◆ SOURCE TEXT
※

Hello everybody and welcome to really important, it comes up all the time in the
exam, the management of working capital okay. And all working capital is, our
current assets and current liabilities what goes into current assets? Things
like inventory, receivables and what goes into current liabilities: payables, okay
and of course we could have cash that bank or we could have an overdraft okay.
And it's just how we manage these, you know
and how we manage these all depends on our focus. Is it on profitability or is
it on liquidity. Okay liquidity means I want cash
desperately okay so you think about this right.

※

◆ PROBLEM
Copy the stretch of the working capital lecture from "Hello everybody and" through "an overdraft okay.", word for word. The lines after this are separate material, unrelated to the working capital lecture.

※

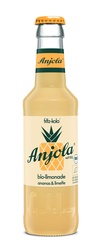 fritz Anjola Ananas Limette Bio 24x0,2l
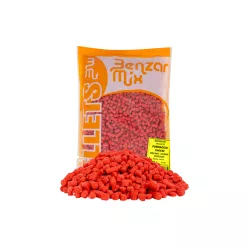 BENZAR MIX FORMAGGIO PELLET 6MM 800GR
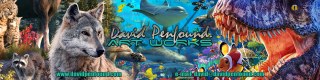 David Penfound Artworks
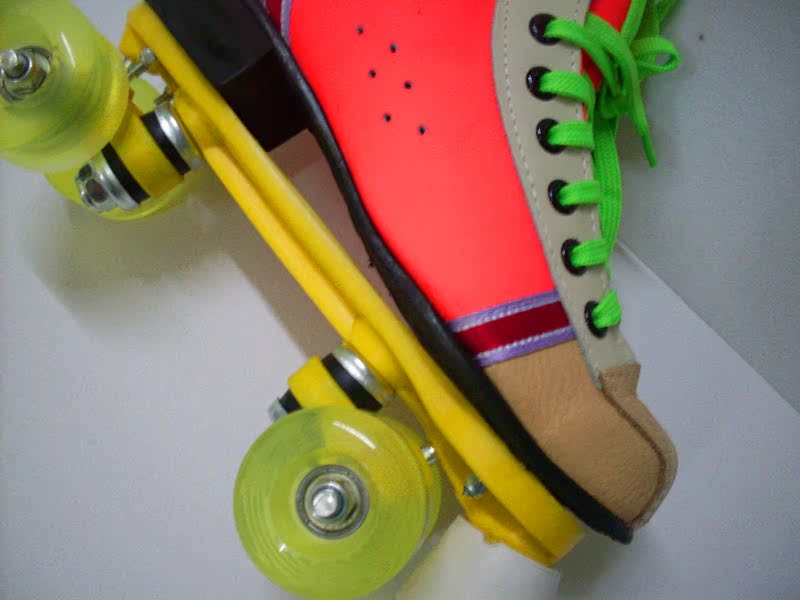 Patins à roulettes - Ref 2583880 Image 8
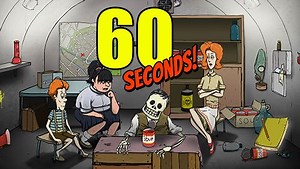 60 Segundos Juego Descargar Android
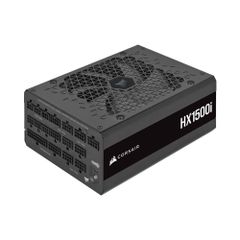 Nguồn máy tính Corsair HX1500i Platinum 80 Plus Platinum - Full Modular - (CP-9020215-NA)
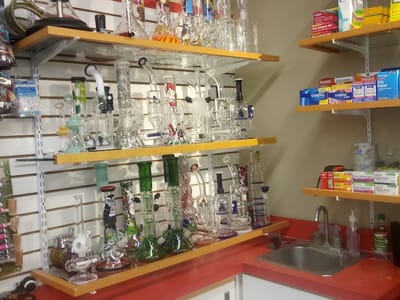 Shippensburg Vape and Smoke Shop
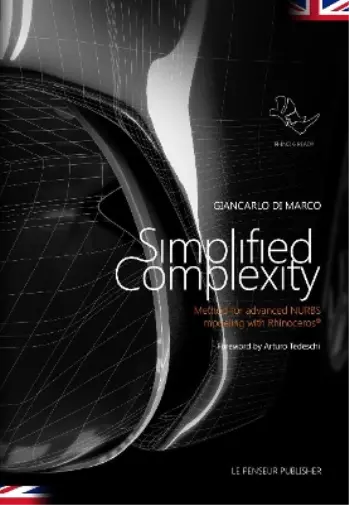 Giancarlo  Di Marco Simplified Complexity (Poche)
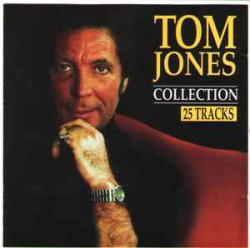 Tom Jones - Collection (CD)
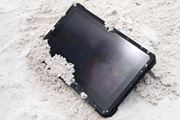 fCore Mڂ̌S^ubguLatitude 12 Ruggedvo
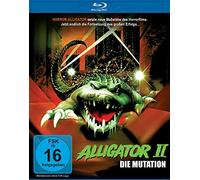 ALLIGATOR II - Die Mutation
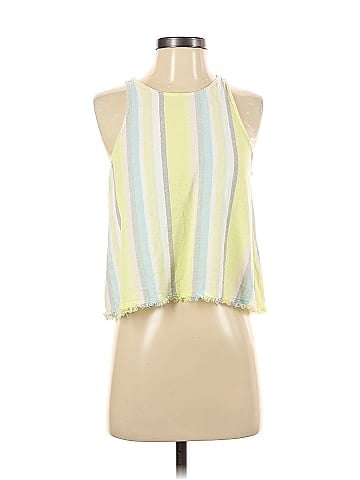 Cloth & Stone Tank Top (view 1)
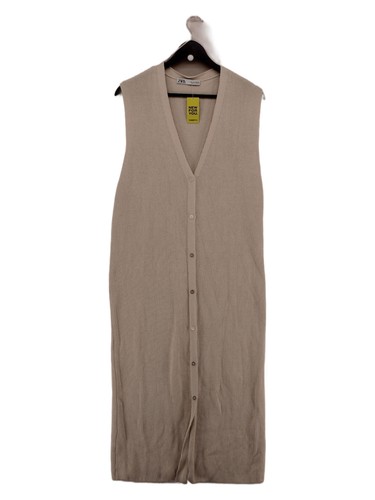 Zara jumper maxi - jumper, dress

※

◆ SOLUTION TO THE EXERCISE
Hello everybody and welcome to really important, it comes up all the time in the
exam, the management of working capital okay. And all working capital is, our
current assets and current liabilities what goes into current assets? Things
like inventory, receivables and what goes into current liabilities: payables, okay
and of course we could have cash that bank or we could have an overdraft okay.